I'm trying to do some screen scraping. I'm using this regex to capture the variable portion of the URLs. However in my output, I only have the first match. My error messages also indicate that I'm only capturing one entry when I should be capturing about forty.
@game_array = ($gamepage = ~m/onclick="document\.location\.href='([.]+
+)'"/g);
Update: The data I'm trying to scrape is the URL's of pages for specific SC2 replays from the site. "http://www.sc2rep.com/" I'm trying to scrape the individual game pages and output them to a file for use with a DBI script.
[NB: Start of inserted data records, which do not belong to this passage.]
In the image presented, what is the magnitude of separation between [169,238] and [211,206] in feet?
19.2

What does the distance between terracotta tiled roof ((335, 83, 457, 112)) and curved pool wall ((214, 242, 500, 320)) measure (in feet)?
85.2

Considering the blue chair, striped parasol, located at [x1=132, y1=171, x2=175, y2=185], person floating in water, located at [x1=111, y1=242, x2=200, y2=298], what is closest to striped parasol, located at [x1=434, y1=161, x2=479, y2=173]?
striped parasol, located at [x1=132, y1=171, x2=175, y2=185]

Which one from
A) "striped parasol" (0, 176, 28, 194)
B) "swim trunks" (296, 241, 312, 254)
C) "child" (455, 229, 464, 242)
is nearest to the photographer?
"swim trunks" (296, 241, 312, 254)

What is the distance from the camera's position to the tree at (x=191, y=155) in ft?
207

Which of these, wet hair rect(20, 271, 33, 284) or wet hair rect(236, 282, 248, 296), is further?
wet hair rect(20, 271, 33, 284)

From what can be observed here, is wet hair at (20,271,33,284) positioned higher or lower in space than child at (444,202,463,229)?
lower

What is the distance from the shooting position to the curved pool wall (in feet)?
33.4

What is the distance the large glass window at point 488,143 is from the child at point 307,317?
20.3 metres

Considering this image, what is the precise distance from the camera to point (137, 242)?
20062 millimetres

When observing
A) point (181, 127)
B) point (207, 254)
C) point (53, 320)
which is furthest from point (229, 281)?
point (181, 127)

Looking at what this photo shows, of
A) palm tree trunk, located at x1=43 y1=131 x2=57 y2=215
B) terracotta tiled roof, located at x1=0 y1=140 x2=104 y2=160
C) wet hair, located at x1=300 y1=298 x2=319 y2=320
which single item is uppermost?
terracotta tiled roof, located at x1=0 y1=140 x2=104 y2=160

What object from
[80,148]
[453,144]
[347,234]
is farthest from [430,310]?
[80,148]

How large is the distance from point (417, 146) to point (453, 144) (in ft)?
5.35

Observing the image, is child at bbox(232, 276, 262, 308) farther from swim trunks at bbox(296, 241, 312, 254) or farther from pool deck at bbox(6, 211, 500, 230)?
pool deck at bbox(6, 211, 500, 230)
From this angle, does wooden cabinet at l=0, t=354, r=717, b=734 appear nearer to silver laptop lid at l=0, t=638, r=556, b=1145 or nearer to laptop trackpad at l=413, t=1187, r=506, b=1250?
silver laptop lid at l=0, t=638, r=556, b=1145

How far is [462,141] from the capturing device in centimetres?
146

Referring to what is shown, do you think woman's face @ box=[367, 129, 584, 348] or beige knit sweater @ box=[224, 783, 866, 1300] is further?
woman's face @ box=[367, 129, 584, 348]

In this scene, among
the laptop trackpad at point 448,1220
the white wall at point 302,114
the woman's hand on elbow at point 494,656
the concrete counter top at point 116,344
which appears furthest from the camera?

On closer inspection the match I'm getting is incorrect. Here is a more complete script. Sorry about the incomplete information.
#!/usr/bin/perl -w
use strict;
use DBI;
use Data::Dumper;
my $page ="http://sc2rep.com/"; #URL of page withlist ofgame pages to
+scrape, must be from sc2rep.com
my $index=0;
my $gamepage= `curl $page`;
my $game_data;
my @game_array;
my $counter;
@game_array= ($gamepage =~ m/onclick="document\.location\.href='([.]+)
+'"/g);
open (OUT,">sc2data") or die$!;
for($index<40)
{
$game_data = `curl "http://sc2rep.com$game_array[$index]"`;
print OUT "$game_data" . "\n end_replay \n";
print "looped successfully.\n";
$index++;
}
close OUT;
exit;
The fix by stevieb made the code work. Removing the bracket made it work like a charm. Thank you all for your help and time.